### The request
Continue the forum thread about saving for retirement from the point where its last post ends.

### Page text
-------------------------

# Later stage planning



## karen (May 9, 2019)

A few years ago when my grandmother turned 90, I started to think more about retirement savings and longevity risks. Her savings ran out by 82. Fortunately, my parents were able to take her in and care for her.

I don't plan on having any kids and so I've been thinking about this even more. My friends and I have been working on a retirement savings project for this and I'm curious if anyone would be willing to speak with us or share retirement plans.


----------



## AZ Jim (May 9, 2019)




----------



## retiredtraveler (May 9, 2019)

DW and I started saving for retirement in my 20's and retired at 56/54 on our own investments. There isn't any more insight I could give you than any number of online articles would tell you. You have to start saving early to allow compounding of your savings. You have to create a budget, stick to it, to determine what you can save.  You have to live below your means (not simply within your means). You need to invest in the stock market with a diversified portfolio. If a 401k is available to you, put as much as you can into it. These are all 'standard' approaches you'll find in myriad articles. It requires you to actually understand budgeting and investing which will take you some time and homework. You also need to be an informed consumer allowing you to spend wisely.

-------------------------

### Record excerpts
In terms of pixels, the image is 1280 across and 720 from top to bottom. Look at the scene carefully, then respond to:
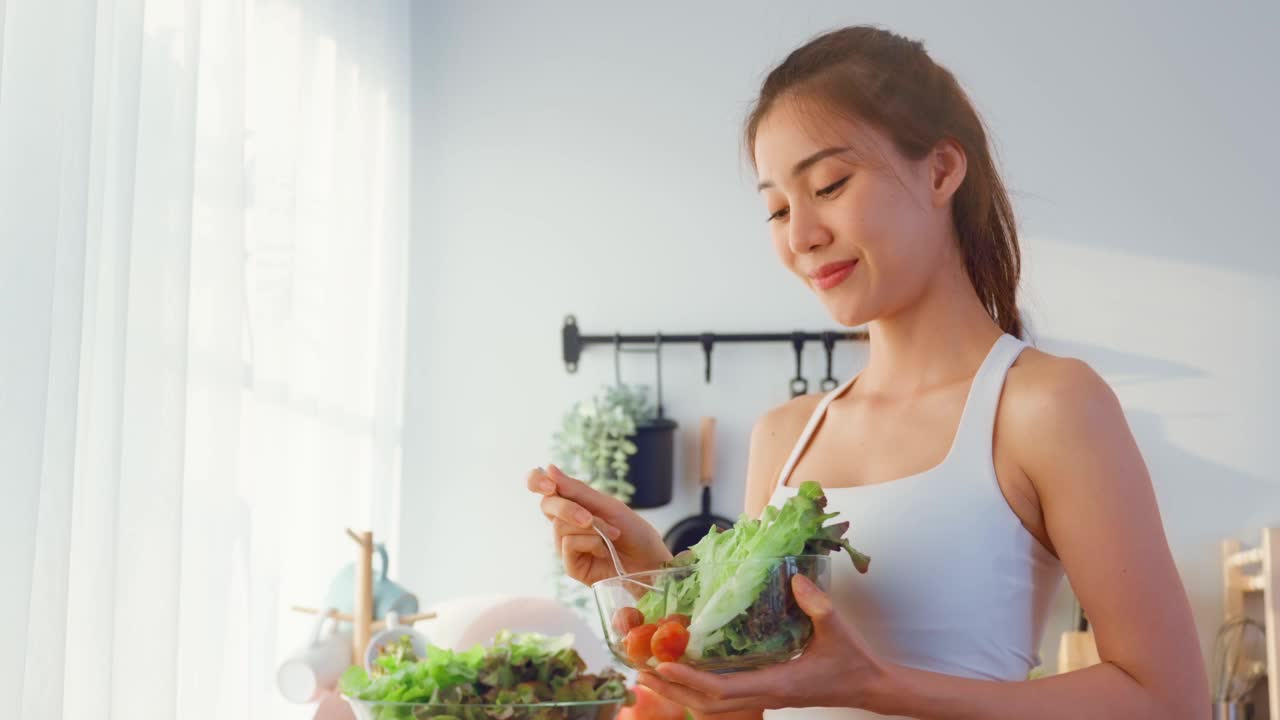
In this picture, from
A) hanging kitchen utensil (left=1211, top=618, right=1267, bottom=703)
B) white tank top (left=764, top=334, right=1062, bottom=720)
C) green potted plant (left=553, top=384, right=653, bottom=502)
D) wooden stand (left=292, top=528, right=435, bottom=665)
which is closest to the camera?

-------------------------

### Task output
     I don't know if you're looking for specifics. There are so many variables among individuals where specific approaches have to be formulated. What kind of education do you have, type of job, living expenses where you choose to reside. Can you advance, or change your career to make more money? Would it make sense to move elsewhere for job opportunities or less expensive standard of living? Could you work a second, part-time job to provide you extra monies to invest for retirement? Your largest expenses are typically a car and rent/mortgage --- are you minimizing those expenses?  There is an endless list.


----------



## karen (May 9, 2019)

Thanks for the thoughtful reply. Have you looked into annuities or products like that? What are your thoughts on that?


----------



## Aunt Bea (May 9, 2019)

Saving for retirement is important.

Reducing your expenses and expectations to fit your retirement income is equally important.

IMO the most important thing for an elderly person is to have a support network of close family and friends that can oversee their care and act as advocates in their final years.

Creating/establishing that network has been the biggest challenge for me and I'm not sure how to pull it together at this late date so I'll probably go it alone.

Good luck to you and your friends in the years ahead.


----------



## mathjak107 (May 9, 2019)

Z





karen said:


> Thanks for the thoughtful reply. Have you looked into annuities or products like that? What are your thoughts on that?


Most annuity products stink .. the only one I would consider in conjunction with my own investing is a immediate annuity


----------



## retiredtraveler (May 9, 2019)

karen said:


> Thanks for the thoughtful reply. Have you looked into annuities or products like that? What are your thoughts on that?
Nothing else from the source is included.